= Okobojo, South Dakota =

Ghost town in Sully County, South Dakota, United States

Okobojo (Dakota: okówožu; "to plant in spaces") is a ghost town in Sully County, South Dakota, United States.

==History==
The first settler in the area was Peter Brennan, who arrived in early 1882. His presence was technically illegal, since the federal government did not begin opening land in the township until April 9, 1883. The town was laid out that spring. Most of the first settlers were industrial people from Iowa, Ohio, Illinois, and Indiana. Many of them did not plan to make a permanent settlement. The first building was a general store.

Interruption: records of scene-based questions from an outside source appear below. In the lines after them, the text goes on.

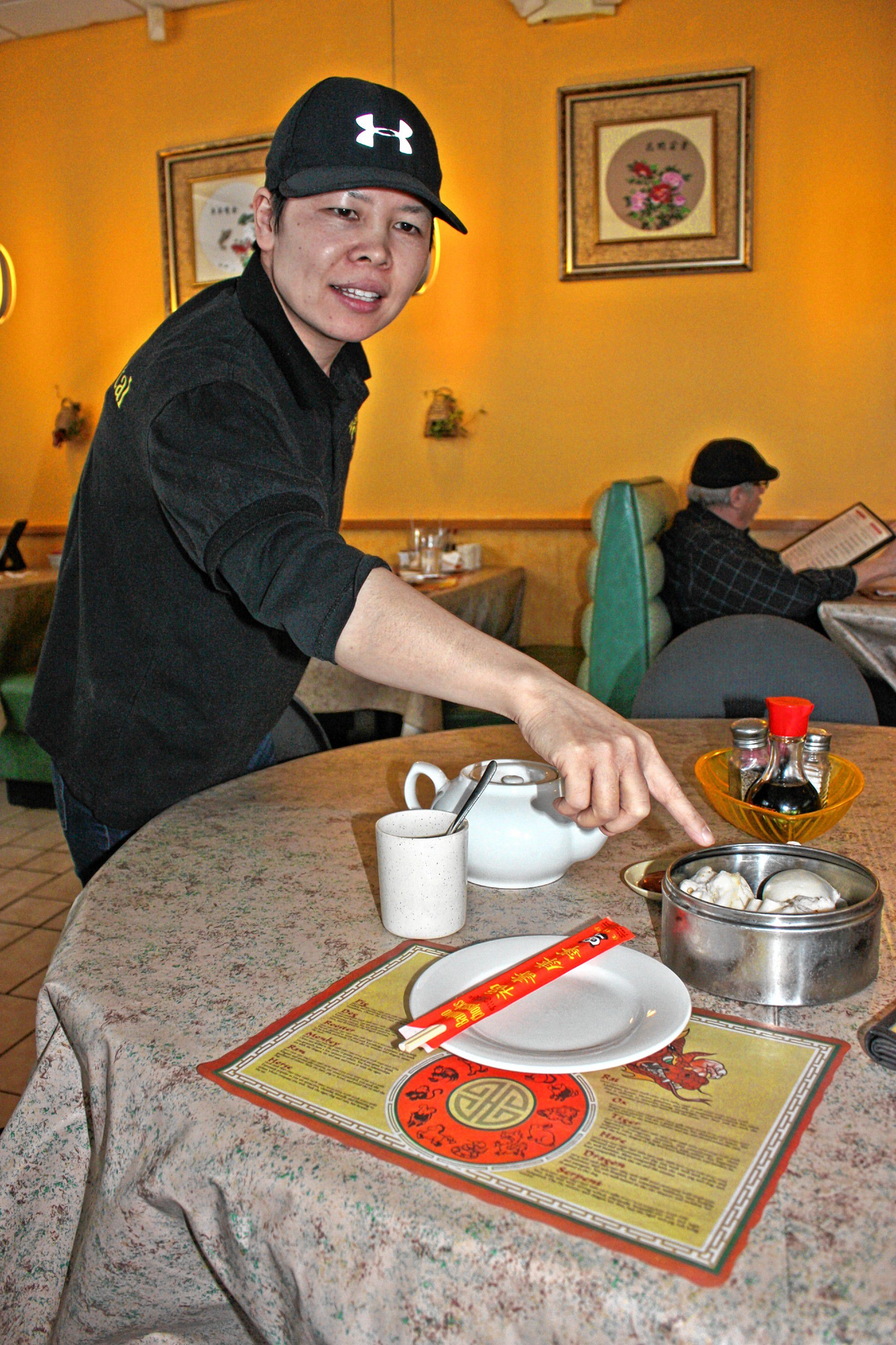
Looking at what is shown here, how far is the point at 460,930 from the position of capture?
0.97m

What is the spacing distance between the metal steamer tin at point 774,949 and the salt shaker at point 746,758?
35 centimetres

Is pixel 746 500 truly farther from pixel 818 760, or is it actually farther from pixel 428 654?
pixel 428 654

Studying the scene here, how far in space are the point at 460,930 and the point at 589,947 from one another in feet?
0.49

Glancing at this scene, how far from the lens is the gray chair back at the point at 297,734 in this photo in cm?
174

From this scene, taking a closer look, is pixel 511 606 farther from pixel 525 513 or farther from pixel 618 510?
pixel 618 510

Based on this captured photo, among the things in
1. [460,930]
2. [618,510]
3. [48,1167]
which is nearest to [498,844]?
[460,930]

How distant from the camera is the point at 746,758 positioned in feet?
4.00

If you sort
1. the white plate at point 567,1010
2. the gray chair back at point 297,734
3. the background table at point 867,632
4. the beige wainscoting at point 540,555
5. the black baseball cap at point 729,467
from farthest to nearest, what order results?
1. the beige wainscoting at point 540,555
2. the black baseball cap at point 729,467
3. the background table at point 867,632
4. the gray chair back at point 297,734
5. the white plate at point 567,1010

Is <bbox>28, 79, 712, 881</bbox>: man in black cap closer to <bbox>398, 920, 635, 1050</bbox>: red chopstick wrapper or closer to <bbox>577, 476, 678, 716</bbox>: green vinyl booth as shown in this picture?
<bbox>398, 920, 635, 1050</bbox>: red chopstick wrapper

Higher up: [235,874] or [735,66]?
[735,66]

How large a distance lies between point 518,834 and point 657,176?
154 inches

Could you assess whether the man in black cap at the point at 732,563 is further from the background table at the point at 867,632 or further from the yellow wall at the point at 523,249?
the yellow wall at the point at 523,249

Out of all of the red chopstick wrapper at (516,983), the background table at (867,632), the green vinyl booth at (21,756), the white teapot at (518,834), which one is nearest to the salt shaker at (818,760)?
the white teapot at (518,834)

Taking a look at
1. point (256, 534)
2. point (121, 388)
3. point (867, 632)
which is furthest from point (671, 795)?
point (867, 632)
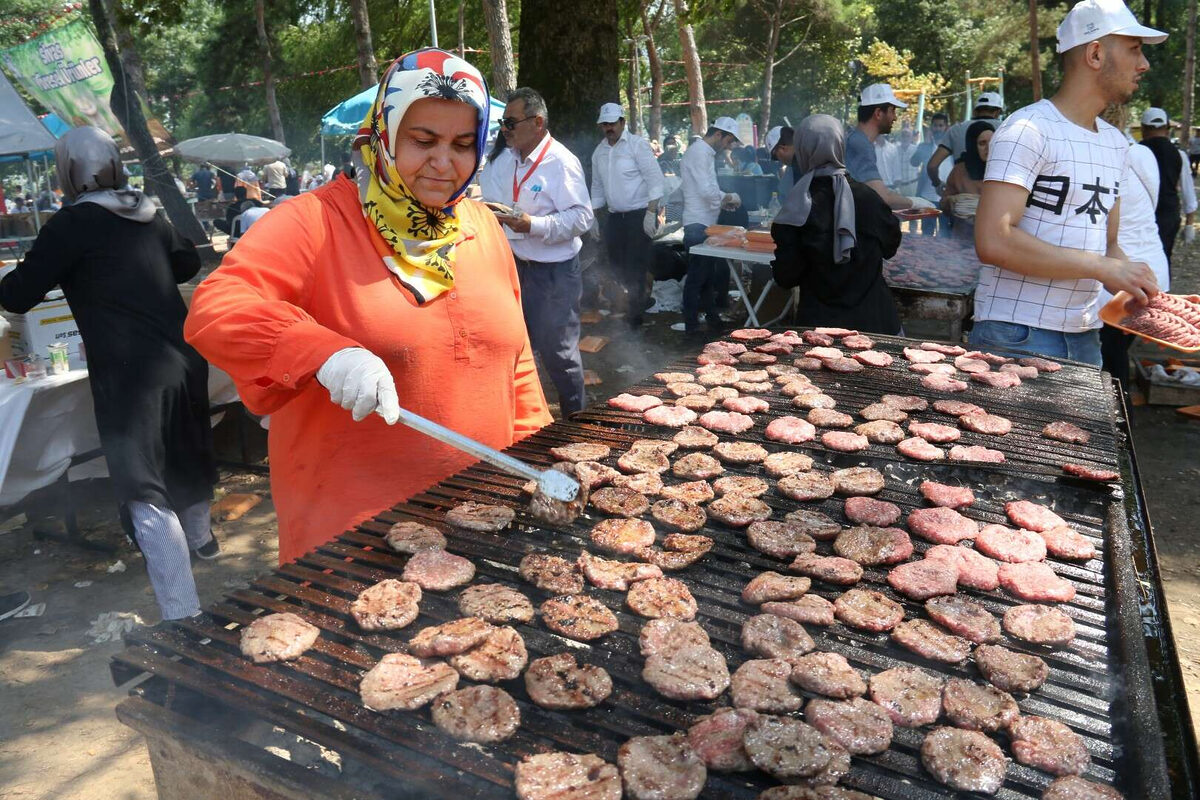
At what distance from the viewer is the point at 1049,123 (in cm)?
359

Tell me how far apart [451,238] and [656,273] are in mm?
7923

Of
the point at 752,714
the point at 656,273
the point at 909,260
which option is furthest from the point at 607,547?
the point at 656,273

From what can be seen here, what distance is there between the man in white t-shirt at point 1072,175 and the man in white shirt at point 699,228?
561 cm

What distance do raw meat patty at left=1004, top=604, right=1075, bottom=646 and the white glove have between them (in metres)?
1.58

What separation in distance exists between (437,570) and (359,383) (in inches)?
19.9

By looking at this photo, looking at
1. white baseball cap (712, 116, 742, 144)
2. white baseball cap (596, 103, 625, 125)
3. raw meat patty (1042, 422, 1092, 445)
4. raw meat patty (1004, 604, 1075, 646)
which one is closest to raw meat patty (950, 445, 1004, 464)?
raw meat patty (1042, 422, 1092, 445)

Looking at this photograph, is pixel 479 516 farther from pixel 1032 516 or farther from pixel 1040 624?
pixel 1032 516

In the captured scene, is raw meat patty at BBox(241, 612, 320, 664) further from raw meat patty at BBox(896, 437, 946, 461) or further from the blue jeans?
the blue jeans

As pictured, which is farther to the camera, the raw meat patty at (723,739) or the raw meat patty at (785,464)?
the raw meat patty at (785,464)

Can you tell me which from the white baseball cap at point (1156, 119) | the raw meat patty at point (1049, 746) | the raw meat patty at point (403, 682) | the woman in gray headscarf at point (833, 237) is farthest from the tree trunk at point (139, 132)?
the raw meat patty at point (1049, 746)

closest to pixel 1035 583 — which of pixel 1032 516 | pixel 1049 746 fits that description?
pixel 1032 516

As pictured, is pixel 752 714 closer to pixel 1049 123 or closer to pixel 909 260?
pixel 1049 123

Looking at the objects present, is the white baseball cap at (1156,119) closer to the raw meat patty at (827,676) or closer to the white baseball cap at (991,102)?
the white baseball cap at (991,102)

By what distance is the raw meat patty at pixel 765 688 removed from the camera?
165 cm
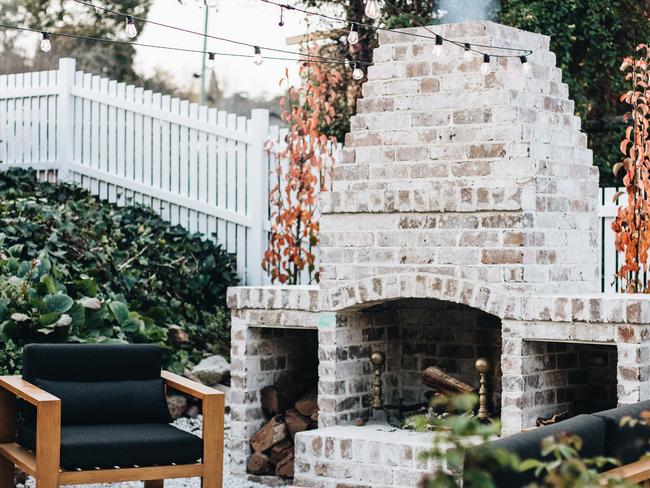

The town also included a hardware store, several other stores, a hotel, a slaughterhouse, a printing office, a cemetery, and a town hall. By October, there were about 250 buildings in the surrounding area. The township was first called Pymosa, but it was later changed to Okobojo. The first school was built on the west side of the township in November 1883. The first newspaper emerged in May 1884 and ran until 1929, after it was moved to nearby Onida. That fall, a flouring mill was built; it closed later due to the high cost of fuel needed to run it. Military personnel from Fort Sully often visited the town. For the first few years, the township's crops did well, but by 1886, severe weather conditions began to damage them. By 1890, crops were doing poorly, and much of the area was abandoned.

==Geography==
Okobojo is located in Sully County, South Dakota, east of the Missouri River.